◆ YOUR OBJECTIVE ◆
Rewrite the lines of the items below as a numbered list, skipping any blank lines. Leave the pictures out.

Spatial data with pictures
----------

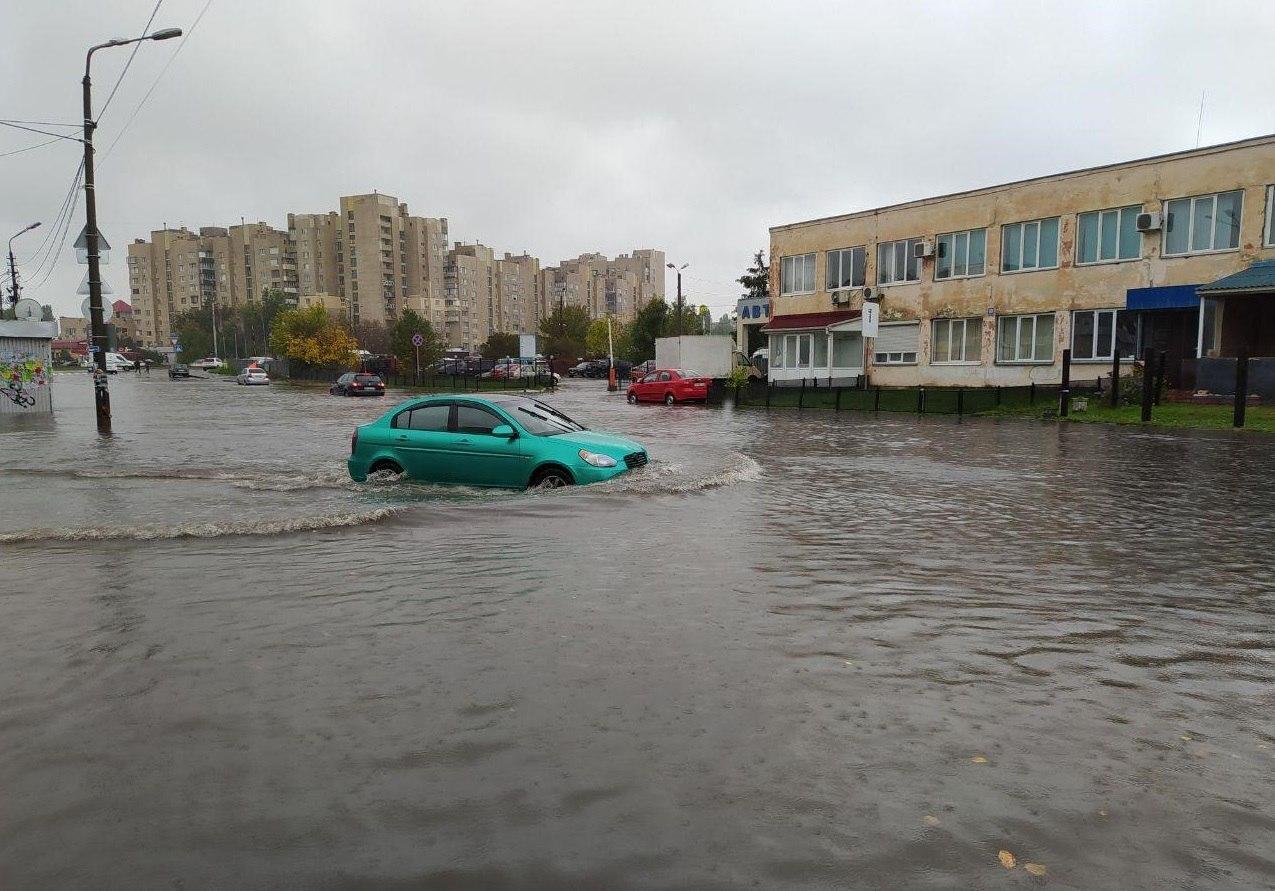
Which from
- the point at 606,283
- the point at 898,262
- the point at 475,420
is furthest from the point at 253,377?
the point at 606,283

----------

◆ REPLY TO THE EXERCISE ◆
1. Which from
2. - the point at 606,283
3. - the point at 898,262
4. - the point at 475,420
5. is furthest from the point at 253,377?
6. the point at 606,283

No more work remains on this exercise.